• _Excerpt_
-- start --
[PATCH] x86/mrst: Auto detect freq for local timers

From: Jacob Pan
Date: Fri May 14 2010 - 16:45:46 EST


Some Intel CPUs can directly get fsb frequency and bus ratio from
various MSRs. This patch enables this feature and benefit Medfield
platform.

lapic timer calibration can be combined with tsc in platform specific
calibration functions. if such calibration result is obtained early,
we can skip the redundent calibration loops.

Signed-off-by: Alek Du <alek.du@xxxxxxxxx>
Signed-off-by: Jacob Pan <jacob.jun.pan@xxxxxxxxxxxxxxx>
---
arch/x86/include/asm/apic.h | 1 +
arch/x86/include/asm/processor.h | 3 +++
arch/x86/kernel/apic/apic.c | 33 ++++++++++++++++++++++++++-------
arch/x86/kernel/cpu/intel.c | 34 ++++++++++++++++++++++++++++++++++
arch/x86/kernel/mrst.c | 32 ++++++++++++++++++++++++--------
5 files changed, 88 insertions(+), 15 deletions(-)
-- end --
• _Records supplied_
-- start --
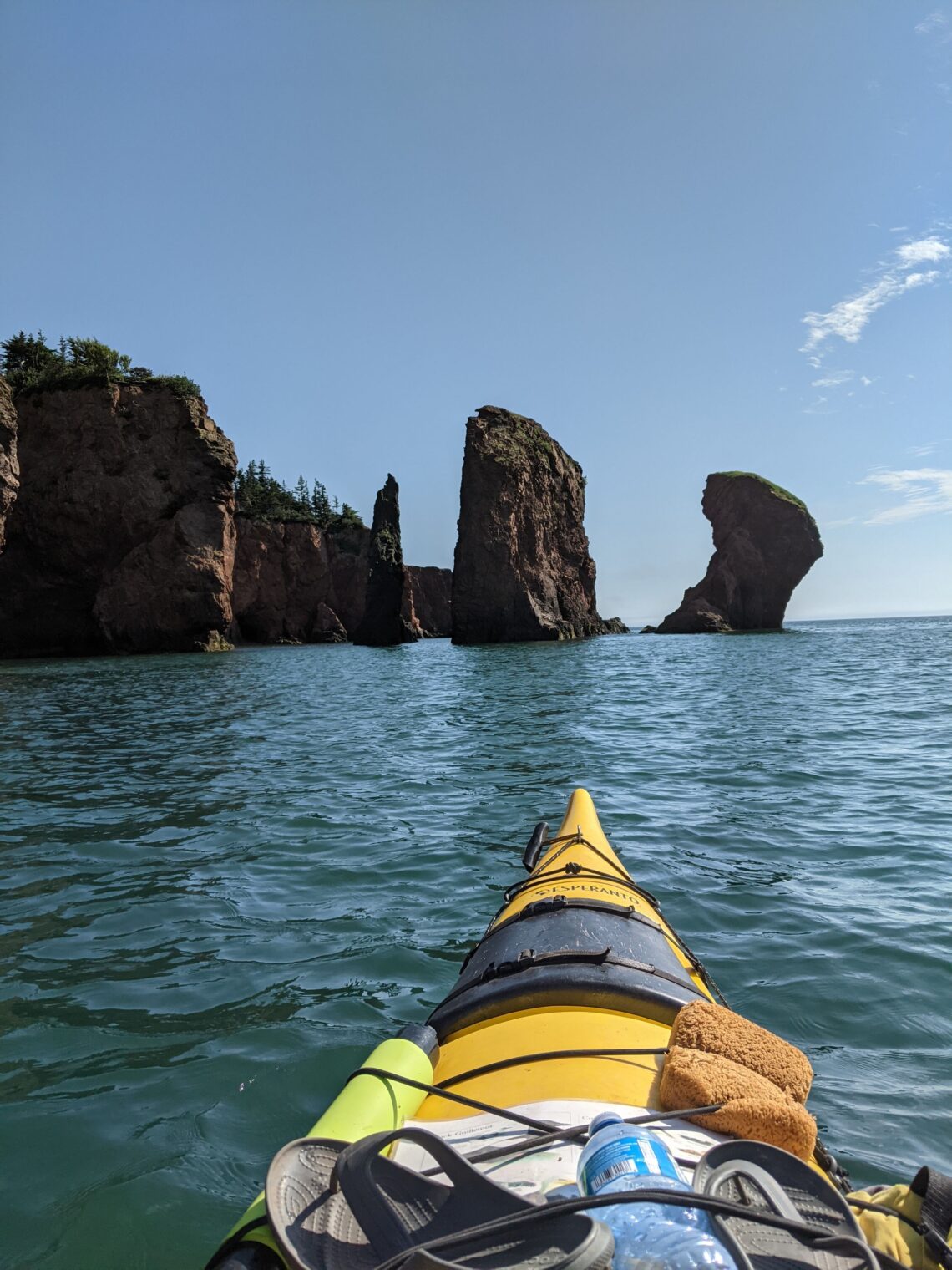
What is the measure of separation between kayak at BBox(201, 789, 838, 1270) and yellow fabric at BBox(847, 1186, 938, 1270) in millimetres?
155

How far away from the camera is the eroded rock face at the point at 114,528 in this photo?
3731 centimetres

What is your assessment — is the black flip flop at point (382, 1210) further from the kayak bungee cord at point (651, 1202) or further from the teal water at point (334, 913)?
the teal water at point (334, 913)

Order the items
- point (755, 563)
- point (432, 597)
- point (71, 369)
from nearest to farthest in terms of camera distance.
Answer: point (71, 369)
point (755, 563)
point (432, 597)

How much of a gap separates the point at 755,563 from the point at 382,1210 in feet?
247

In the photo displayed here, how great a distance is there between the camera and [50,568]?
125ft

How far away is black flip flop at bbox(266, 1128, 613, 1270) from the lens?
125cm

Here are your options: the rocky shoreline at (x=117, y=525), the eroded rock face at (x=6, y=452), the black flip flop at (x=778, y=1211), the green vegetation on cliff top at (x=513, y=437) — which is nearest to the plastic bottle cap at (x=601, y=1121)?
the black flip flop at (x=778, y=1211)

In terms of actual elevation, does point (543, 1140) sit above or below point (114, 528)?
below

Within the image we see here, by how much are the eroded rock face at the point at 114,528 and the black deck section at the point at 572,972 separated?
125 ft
-- end --
-- start --
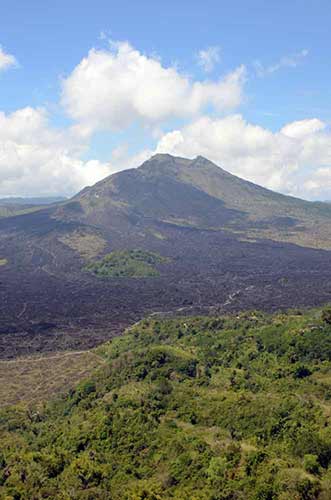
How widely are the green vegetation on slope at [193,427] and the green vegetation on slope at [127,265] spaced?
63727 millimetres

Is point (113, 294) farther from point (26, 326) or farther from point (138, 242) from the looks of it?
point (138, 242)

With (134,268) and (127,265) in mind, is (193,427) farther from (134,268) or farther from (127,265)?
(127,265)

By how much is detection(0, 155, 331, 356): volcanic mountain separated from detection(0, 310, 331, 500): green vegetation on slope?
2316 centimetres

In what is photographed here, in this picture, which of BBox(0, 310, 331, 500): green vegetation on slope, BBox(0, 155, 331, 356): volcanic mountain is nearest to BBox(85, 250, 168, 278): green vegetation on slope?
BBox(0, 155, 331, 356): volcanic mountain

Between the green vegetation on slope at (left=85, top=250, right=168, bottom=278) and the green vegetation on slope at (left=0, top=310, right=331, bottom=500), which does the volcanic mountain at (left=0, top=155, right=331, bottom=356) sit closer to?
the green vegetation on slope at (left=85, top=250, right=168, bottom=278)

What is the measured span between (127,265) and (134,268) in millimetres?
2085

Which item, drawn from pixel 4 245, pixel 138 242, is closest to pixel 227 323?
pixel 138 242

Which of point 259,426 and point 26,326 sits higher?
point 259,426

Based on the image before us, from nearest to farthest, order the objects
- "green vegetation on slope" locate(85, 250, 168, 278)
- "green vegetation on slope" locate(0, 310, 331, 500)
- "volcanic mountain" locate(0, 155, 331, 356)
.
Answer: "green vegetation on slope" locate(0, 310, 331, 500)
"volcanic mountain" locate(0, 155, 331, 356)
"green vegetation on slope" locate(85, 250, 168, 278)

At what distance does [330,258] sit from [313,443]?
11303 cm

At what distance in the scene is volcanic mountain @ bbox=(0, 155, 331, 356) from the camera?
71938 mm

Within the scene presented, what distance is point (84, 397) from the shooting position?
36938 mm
-- end --
-- start --
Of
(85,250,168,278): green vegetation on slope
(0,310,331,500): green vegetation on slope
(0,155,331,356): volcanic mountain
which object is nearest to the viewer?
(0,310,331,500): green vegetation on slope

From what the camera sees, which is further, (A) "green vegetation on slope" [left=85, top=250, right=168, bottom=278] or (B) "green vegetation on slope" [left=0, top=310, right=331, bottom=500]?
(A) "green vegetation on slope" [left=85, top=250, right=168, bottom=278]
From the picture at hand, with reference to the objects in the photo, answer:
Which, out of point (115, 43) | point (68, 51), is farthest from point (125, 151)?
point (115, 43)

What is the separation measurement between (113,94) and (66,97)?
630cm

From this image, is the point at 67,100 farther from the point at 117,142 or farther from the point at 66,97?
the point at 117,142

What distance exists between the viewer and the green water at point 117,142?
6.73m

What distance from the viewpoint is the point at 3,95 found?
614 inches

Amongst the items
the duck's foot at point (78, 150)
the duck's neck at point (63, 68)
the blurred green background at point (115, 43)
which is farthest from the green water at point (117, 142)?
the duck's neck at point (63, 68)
-- end --
• _Task brief_
Answer these questions about the x86/mrst timer patch:
1. Which platform does the patch say will benefit?
2. What does the patch say lapic timer calibration can be combined with?
3. How many files changed, and how many insertions and deletions are listed?

• _Answer below_
1. Medfield.
2. TSC, in platform-specific calibration functions.
3. Five files changed, with 88 insertions and 15 deletions.